Find every line in the records below that contains the string "fence", and copy each one. Case counts.

## Begin EXERCISE INPUT

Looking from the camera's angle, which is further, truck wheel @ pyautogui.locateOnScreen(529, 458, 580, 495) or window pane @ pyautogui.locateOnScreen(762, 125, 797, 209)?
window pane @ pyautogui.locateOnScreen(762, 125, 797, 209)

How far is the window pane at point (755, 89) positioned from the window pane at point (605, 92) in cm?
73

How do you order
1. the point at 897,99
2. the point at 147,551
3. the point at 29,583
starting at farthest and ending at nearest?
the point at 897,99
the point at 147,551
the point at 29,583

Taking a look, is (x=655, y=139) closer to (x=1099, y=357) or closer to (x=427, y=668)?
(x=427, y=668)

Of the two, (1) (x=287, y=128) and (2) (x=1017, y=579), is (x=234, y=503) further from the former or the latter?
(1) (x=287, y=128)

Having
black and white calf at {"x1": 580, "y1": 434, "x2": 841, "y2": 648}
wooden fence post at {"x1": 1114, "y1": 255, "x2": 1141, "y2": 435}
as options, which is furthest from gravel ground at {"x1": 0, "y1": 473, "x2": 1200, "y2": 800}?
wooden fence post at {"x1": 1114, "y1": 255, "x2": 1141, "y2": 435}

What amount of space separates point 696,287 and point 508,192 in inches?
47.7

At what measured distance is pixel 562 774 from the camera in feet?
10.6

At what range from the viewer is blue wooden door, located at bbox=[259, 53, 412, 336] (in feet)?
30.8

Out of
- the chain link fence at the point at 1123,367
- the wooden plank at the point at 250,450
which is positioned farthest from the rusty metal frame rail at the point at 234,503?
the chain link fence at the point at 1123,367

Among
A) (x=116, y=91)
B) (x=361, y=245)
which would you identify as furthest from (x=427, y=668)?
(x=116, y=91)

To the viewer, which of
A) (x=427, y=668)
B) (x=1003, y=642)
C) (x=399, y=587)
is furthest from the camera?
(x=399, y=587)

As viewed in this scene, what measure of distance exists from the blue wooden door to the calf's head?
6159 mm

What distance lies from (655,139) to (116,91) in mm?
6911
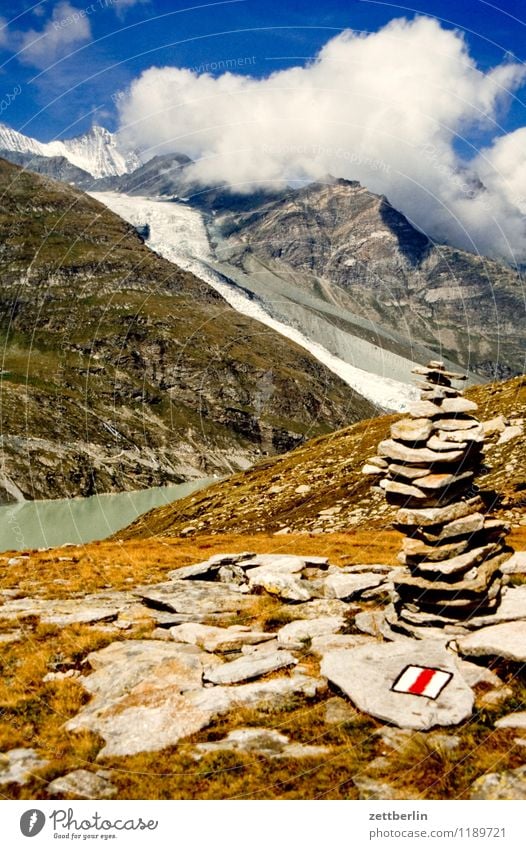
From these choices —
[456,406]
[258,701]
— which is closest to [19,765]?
[258,701]

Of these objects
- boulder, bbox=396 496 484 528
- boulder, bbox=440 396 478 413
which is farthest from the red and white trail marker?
boulder, bbox=440 396 478 413

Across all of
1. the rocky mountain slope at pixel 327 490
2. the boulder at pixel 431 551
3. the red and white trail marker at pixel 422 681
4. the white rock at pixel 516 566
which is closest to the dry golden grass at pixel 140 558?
the rocky mountain slope at pixel 327 490

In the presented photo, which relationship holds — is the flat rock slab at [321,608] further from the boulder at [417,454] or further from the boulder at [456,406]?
the boulder at [456,406]

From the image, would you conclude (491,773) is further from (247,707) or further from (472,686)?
(247,707)

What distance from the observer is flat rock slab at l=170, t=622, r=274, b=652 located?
19294mm

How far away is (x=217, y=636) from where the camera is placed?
20156mm

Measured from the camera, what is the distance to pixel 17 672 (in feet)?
59.3

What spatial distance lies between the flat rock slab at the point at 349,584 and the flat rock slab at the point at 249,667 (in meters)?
6.46

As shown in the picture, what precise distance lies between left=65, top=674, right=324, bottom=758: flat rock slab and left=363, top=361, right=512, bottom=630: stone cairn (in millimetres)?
4931

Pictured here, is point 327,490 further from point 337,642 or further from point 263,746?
point 263,746

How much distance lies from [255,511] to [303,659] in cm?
5162

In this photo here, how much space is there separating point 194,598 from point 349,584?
6.54 meters

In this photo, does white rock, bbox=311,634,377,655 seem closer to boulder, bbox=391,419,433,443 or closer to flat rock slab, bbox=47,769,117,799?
boulder, bbox=391,419,433,443

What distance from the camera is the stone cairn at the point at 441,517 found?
1831cm
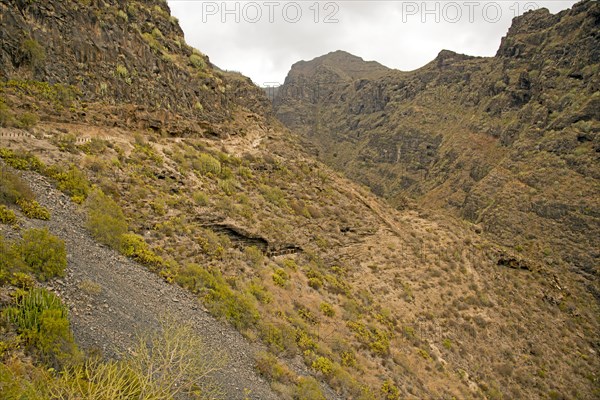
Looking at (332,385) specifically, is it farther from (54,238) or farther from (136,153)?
(136,153)

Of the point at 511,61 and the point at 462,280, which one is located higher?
the point at 511,61

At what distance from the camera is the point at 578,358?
24031 mm

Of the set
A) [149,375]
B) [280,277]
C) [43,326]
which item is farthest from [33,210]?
[280,277]

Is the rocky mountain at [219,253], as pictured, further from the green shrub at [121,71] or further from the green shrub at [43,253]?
the green shrub at [121,71]

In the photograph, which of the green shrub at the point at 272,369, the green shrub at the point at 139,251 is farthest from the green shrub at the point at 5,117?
the green shrub at the point at 272,369

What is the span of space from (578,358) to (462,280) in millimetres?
8573

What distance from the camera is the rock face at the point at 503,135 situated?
165 feet

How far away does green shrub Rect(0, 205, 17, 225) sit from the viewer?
350 inches

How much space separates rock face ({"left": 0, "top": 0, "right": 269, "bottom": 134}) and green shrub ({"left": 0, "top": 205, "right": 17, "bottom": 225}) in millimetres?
8095

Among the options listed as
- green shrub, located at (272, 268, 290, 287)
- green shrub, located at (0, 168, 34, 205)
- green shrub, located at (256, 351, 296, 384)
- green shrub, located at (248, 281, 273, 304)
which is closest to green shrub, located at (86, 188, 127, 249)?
green shrub, located at (0, 168, 34, 205)

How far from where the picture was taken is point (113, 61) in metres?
19.8

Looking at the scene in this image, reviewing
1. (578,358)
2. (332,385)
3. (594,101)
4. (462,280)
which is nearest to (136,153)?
(332,385)

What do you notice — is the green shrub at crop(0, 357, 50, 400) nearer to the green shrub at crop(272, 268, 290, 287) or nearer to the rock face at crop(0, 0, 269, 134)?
the green shrub at crop(272, 268, 290, 287)

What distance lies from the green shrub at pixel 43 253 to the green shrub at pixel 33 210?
4.60ft
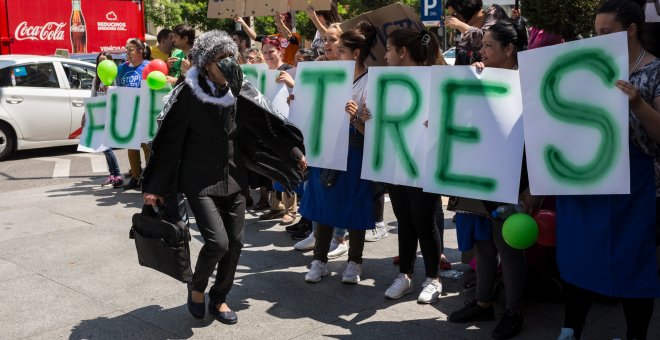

## End EXERCISE INPUT

» THE COMPLETED TASK:
wooden fence post at {"x1": 1114, "y1": 255, "x2": 1141, "y2": 435}
wooden fence post at {"x1": 1114, "y1": 255, "x2": 1141, "y2": 435}
- the chain link fence at the point at 1123,367
the chain link fence at the point at 1123,367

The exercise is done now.